● TASK PROMPT
Using the entries below, output exactly the line containing "How far is pixel" and all lines that follow it to the end.

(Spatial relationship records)
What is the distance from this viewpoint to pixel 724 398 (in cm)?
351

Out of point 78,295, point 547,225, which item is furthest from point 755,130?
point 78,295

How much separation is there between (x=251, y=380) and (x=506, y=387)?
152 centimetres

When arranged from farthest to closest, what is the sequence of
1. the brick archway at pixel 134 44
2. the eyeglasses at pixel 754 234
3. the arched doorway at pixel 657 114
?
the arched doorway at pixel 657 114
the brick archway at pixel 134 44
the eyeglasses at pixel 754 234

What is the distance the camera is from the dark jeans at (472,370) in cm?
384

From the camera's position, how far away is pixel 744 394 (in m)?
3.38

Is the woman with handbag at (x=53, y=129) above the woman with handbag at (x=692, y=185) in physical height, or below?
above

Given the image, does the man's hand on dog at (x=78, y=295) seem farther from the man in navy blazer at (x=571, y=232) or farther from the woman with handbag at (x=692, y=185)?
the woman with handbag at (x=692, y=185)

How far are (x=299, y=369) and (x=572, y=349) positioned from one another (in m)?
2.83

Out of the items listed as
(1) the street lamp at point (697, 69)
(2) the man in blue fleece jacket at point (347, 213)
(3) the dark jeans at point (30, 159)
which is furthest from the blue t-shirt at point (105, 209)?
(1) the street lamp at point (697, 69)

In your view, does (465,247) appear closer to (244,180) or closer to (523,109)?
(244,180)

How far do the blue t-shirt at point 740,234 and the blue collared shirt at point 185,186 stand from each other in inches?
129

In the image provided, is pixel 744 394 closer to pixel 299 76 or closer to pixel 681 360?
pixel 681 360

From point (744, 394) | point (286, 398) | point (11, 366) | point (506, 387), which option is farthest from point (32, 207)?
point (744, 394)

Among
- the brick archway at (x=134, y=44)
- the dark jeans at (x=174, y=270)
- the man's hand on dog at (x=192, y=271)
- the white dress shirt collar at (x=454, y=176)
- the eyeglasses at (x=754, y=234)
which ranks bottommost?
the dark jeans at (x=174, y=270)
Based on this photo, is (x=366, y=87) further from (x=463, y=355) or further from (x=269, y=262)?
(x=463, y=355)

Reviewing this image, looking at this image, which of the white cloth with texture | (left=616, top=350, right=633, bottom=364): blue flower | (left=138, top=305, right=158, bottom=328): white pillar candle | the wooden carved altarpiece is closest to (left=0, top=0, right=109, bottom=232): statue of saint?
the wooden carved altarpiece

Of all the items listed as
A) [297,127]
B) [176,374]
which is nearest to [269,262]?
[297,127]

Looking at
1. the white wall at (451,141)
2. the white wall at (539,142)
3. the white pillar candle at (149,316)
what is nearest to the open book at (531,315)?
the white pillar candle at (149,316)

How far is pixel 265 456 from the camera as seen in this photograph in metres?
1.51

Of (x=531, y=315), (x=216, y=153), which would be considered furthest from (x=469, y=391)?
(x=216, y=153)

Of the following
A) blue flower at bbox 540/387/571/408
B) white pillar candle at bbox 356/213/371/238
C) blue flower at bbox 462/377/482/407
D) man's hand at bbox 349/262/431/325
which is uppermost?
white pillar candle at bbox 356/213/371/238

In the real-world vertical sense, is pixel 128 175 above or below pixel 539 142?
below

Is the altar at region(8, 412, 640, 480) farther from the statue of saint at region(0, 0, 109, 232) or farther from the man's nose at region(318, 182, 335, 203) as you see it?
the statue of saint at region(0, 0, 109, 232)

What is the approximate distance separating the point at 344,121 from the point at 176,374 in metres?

● TASK ANSWER
How far is pixel 265 456 from the camera as seen in this photograph in metres?
1.51

Of (x=531, y=315), (x=216, y=153), which would be considered furthest from (x=469, y=391)?
(x=216, y=153)

Of the following
A) blue flower at bbox 540/387/571/408
B) white pillar candle at bbox 356/213/371/238
C) blue flower at bbox 462/377/482/407
D) man's hand at bbox 349/262/431/325
which is uppermost?
white pillar candle at bbox 356/213/371/238

In the real-world vertical sense, is pixel 128 175 above or below pixel 539 142?
below

Is the altar at region(8, 412, 640, 480) farther from the statue of saint at region(0, 0, 109, 232) or farther from the man's nose at region(318, 182, 335, 203) as you see it?
the statue of saint at region(0, 0, 109, 232)

What is the approximate distance separating the point at 344,121 from the point at 176,374 in metres?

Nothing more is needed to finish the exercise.